No-fault divorce is destroying women, children, and men. More precisely, divorce destroys marriage, and the destruction of marriage harms every party involved. The legality of no-fault divorce just makes it infinitely easier to hurt people. There are no two ways about it. No one comes out of a divorce a happier and more whole person.
Particularly offensive no-fault divorces are those where one spouse is protesting. In these cases, one spouse is literally abandoning the other (and frequently the children as well), despite having made public vows and having signed a contract before civil and religious officials stating their lifelong commitment to his or her spouse.
In this country you can come home from work and tell your spouse the marriage is over and he or she can do nothing but cry, and fight for the best financial payout possible. Try doing that with Verizon. Or while under contract to buy a home. Or with your gym membership. You’ll get laughed at.

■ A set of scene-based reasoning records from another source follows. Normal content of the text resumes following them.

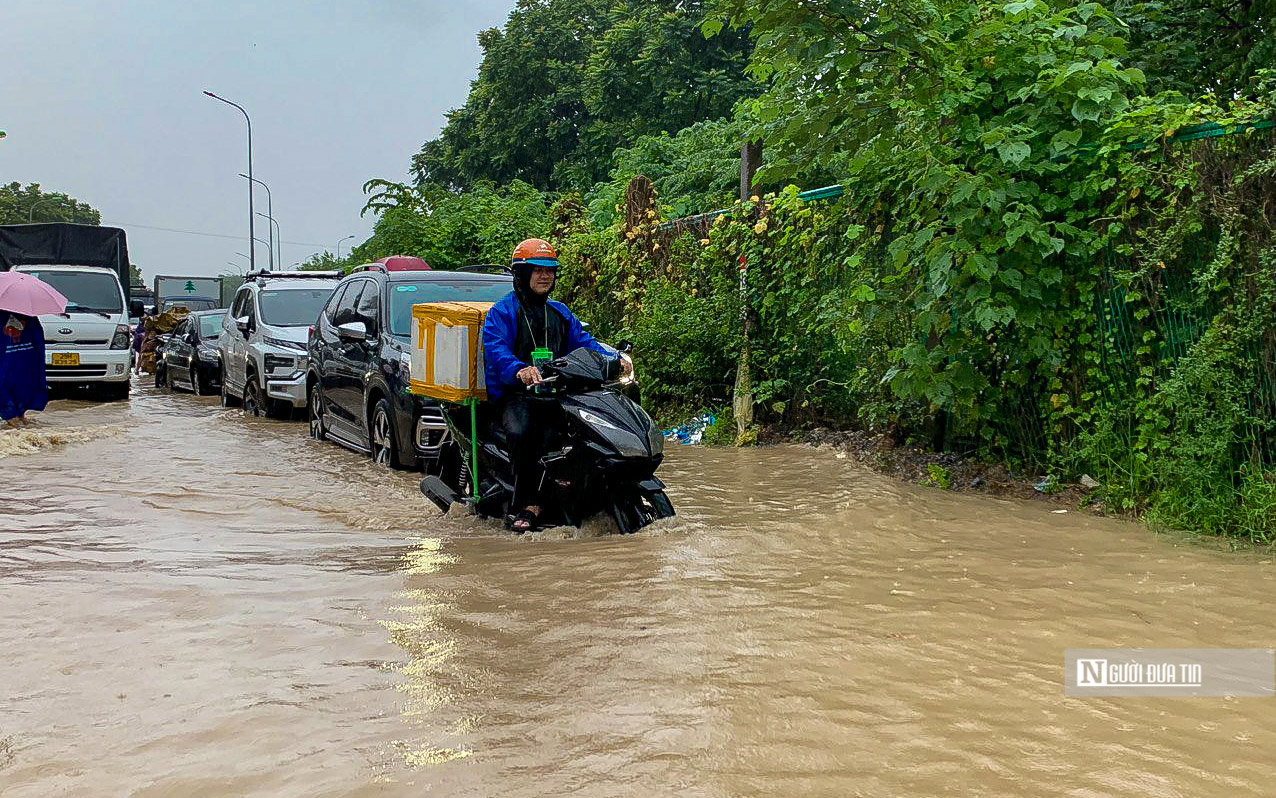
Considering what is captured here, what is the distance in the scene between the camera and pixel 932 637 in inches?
179

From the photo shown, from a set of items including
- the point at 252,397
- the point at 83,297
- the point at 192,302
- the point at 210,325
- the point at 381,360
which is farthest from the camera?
the point at 192,302

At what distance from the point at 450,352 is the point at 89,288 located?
552 inches

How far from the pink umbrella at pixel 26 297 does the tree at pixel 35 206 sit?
215ft

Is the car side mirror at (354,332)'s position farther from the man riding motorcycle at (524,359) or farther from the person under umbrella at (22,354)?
the person under umbrella at (22,354)

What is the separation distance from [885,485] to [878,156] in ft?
7.54

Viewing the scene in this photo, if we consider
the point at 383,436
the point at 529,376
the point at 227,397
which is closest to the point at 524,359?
the point at 529,376

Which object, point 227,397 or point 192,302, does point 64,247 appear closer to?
point 227,397

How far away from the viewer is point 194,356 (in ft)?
66.9

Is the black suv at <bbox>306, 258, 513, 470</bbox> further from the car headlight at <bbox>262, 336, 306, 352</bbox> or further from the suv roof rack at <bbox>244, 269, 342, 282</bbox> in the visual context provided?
the suv roof rack at <bbox>244, 269, 342, 282</bbox>

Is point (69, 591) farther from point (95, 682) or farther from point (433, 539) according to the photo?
point (433, 539)

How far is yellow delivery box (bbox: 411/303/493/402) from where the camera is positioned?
22.5 feet

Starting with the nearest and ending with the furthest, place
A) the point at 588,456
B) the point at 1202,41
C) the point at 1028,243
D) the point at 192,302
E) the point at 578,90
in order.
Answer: the point at 588,456 < the point at 1028,243 < the point at 1202,41 < the point at 578,90 < the point at 192,302

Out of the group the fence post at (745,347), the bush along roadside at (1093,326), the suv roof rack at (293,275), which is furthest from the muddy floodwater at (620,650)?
the suv roof rack at (293,275)

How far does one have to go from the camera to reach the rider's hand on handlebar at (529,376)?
6320 mm
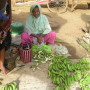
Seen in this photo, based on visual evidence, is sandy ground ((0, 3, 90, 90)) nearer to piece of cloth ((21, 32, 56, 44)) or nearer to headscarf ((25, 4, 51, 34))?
piece of cloth ((21, 32, 56, 44))

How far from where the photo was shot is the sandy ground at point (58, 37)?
3.45 metres

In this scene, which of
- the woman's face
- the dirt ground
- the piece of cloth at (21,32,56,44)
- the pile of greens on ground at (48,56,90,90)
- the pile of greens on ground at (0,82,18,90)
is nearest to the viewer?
the pile of greens on ground at (0,82,18,90)

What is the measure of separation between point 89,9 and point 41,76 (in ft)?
20.2

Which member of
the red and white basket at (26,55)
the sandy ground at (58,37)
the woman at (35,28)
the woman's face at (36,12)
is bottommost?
the sandy ground at (58,37)

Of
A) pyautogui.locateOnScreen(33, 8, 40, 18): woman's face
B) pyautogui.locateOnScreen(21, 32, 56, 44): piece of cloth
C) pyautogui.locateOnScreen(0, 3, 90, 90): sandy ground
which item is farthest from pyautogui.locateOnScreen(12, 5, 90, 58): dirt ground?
pyautogui.locateOnScreen(33, 8, 40, 18): woman's face

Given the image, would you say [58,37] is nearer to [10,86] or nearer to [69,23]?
[69,23]

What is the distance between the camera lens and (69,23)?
696 centimetres

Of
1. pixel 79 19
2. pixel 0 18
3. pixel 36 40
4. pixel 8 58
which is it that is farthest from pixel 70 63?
pixel 79 19

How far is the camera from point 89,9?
8.90 m

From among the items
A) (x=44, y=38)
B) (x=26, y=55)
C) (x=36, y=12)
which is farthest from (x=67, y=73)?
(x=36, y=12)

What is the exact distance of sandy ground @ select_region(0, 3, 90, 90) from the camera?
11.3ft

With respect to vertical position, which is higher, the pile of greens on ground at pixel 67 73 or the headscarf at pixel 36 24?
the headscarf at pixel 36 24

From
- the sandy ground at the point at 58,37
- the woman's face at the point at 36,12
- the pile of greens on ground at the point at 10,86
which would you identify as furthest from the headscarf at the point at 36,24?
the pile of greens on ground at the point at 10,86

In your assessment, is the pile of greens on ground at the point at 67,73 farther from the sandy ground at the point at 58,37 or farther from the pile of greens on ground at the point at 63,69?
the sandy ground at the point at 58,37
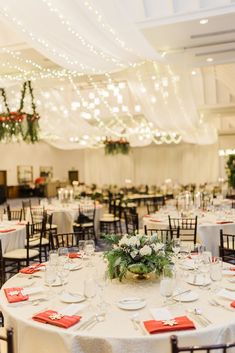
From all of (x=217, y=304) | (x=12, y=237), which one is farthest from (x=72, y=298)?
(x=12, y=237)

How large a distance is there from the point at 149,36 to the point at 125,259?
12.8 ft

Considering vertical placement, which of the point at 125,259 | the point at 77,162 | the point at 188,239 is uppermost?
the point at 77,162

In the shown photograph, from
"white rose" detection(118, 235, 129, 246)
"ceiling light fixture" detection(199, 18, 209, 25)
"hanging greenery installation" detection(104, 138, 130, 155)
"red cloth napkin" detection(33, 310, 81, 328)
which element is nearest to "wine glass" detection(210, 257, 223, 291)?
"white rose" detection(118, 235, 129, 246)

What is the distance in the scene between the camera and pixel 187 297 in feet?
9.30

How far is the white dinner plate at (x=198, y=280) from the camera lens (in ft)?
10.4

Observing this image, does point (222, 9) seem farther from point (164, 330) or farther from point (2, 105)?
point (2, 105)

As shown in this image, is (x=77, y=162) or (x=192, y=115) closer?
(x=192, y=115)

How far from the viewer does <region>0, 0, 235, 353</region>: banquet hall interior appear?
2477 mm

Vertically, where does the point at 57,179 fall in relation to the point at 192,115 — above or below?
below

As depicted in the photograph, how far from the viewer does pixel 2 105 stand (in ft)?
28.5

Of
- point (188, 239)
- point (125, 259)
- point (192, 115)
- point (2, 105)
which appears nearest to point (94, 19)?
point (125, 259)

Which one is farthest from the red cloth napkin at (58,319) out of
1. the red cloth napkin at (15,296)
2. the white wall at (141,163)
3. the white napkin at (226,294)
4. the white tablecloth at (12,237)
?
the white wall at (141,163)

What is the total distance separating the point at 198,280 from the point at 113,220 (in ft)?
21.6

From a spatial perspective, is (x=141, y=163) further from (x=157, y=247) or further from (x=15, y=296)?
(x=15, y=296)
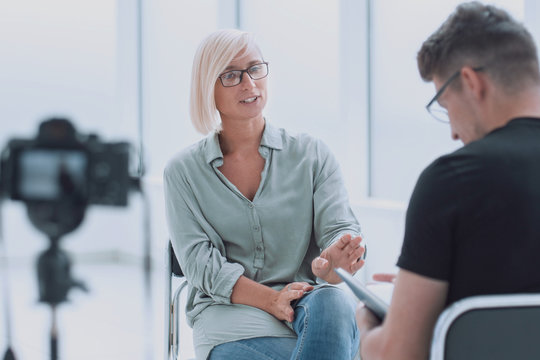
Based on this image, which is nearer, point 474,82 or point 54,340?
point 474,82

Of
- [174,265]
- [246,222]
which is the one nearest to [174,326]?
[174,265]

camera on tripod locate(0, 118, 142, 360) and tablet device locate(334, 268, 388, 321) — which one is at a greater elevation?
camera on tripod locate(0, 118, 142, 360)

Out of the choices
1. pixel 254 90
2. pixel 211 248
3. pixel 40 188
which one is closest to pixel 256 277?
pixel 211 248

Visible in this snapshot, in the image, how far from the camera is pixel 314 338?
5.16 feet

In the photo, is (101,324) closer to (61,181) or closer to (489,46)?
(61,181)

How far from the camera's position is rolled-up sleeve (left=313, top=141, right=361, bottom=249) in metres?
1.89

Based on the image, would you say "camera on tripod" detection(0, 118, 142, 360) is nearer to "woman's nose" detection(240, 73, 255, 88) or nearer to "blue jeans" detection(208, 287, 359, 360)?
"blue jeans" detection(208, 287, 359, 360)

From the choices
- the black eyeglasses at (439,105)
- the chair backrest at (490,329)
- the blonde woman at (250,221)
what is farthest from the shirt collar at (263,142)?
the chair backrest at (490,329)

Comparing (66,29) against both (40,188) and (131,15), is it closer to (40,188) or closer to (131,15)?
(131,15)

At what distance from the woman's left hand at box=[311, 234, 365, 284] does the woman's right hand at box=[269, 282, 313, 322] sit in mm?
61

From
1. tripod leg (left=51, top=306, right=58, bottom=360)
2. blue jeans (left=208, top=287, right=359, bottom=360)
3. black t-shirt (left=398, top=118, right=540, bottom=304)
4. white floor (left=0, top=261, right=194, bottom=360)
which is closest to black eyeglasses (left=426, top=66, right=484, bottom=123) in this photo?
black t-shirt (left=398, top=118, right=540, bottom=304)

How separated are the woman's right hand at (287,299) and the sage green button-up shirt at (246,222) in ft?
0.28

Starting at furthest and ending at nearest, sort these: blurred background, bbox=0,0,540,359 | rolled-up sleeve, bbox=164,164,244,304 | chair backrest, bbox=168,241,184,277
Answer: blurred background, bbox=0,0,540,359
chair backrest, bbox=168,241,184,277
rolled-up sleeve, bbox=164,164,244,304

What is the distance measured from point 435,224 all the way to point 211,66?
1.15m
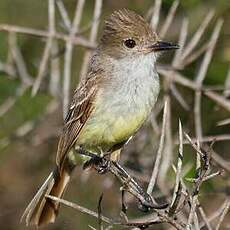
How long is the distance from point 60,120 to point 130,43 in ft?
6.34

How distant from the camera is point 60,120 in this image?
652cm

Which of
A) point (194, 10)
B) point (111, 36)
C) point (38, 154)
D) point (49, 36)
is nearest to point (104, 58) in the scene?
point (111, 36)

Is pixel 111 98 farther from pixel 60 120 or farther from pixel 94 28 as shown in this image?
pixel 60 120

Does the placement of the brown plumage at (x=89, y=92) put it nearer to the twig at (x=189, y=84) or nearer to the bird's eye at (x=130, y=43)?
the bird's eye at (x=130, y=43)

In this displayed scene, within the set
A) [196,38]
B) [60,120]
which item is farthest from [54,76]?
[60,120]

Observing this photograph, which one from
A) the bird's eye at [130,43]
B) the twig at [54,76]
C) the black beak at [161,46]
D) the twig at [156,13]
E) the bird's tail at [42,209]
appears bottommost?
the bird's tail at [42,209]

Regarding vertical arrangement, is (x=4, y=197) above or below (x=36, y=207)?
below

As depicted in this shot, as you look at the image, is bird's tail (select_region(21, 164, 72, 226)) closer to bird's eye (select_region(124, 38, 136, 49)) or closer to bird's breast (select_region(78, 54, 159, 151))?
bird's breast (select_region(78, 54, 159, 151))

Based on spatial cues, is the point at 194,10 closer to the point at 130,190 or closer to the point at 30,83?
the point at 30,83

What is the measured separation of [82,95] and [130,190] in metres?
1.99

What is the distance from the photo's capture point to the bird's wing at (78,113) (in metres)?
4.57

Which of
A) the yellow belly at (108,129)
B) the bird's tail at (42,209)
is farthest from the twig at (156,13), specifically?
the bird's tail at (42,209)

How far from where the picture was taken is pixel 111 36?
4.76 metres

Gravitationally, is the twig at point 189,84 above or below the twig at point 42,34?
below
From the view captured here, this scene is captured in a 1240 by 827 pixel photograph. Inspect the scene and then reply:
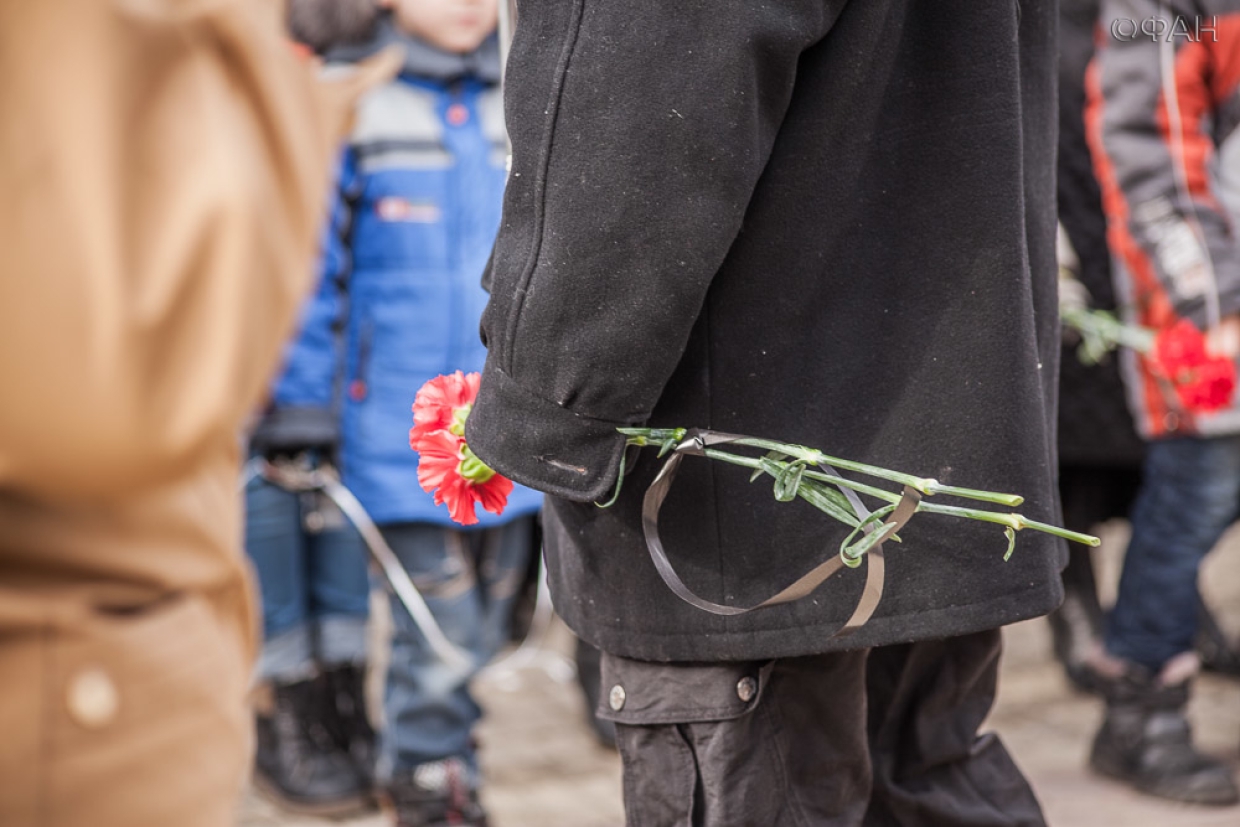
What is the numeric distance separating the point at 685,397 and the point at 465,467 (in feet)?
0.87

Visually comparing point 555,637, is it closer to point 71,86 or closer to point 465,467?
point 465,467

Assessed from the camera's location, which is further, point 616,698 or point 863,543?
point 616,698

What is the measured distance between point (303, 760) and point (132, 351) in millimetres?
2650

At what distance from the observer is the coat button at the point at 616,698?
161cm

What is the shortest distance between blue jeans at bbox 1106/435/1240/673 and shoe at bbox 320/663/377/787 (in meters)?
1.83

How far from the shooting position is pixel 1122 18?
2963mm

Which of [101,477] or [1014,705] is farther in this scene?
[1014,705]

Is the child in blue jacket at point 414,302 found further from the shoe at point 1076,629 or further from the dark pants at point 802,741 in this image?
the shoe at point 1076,629

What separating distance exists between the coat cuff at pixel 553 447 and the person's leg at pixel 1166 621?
2.10 meters

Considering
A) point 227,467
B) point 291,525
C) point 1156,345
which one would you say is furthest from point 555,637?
point 227,467

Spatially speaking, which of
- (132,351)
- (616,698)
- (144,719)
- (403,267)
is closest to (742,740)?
(616,698)

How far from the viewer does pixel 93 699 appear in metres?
0.94

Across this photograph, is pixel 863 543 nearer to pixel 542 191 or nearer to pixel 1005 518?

Eighty percent of divorces are unilateral. The legal sanctioning of human abandonment must end.
The Feminist Case against No-Fault Divorce
It’s true that we can thank women for no-fault divorce laws. They fought hard in the 1960s and 1970s for the right to be freed from that terrible, hierarchical construct that is marriage. In 1970, California was the first state to fall, triggering a nationwide no-fault domino wave. Feminists like Betty Friedan, who once called marriage a “comfortable concentration camp” from which women should be freed, were jubilant. And they got their wish. Each state that subsequently enacted no-fault divorce laws saw immediate spikes in divorce rates. Surprise!
Yet twenty-seven years later, even Friedan admitted, “I think we made a mistake with no fault divorce,” recognizing that no-fault divorce had led to “unintended consequences” that adversely affected women. That same year, the president of the New York chapter of the National Organization for Women, founded by Friedan, made the case against no-fault divorce in the pages of the New York Times. New York was the last state where it had not been legalized. New York fell four years later, making our country a fully no-fault nation.
The reason for feminists’ about-face on no-fault divorce has largely to do with the reality that no-fault divorce, especially unilateral no-fault divorce, has a disproportionately negative economic impact on women.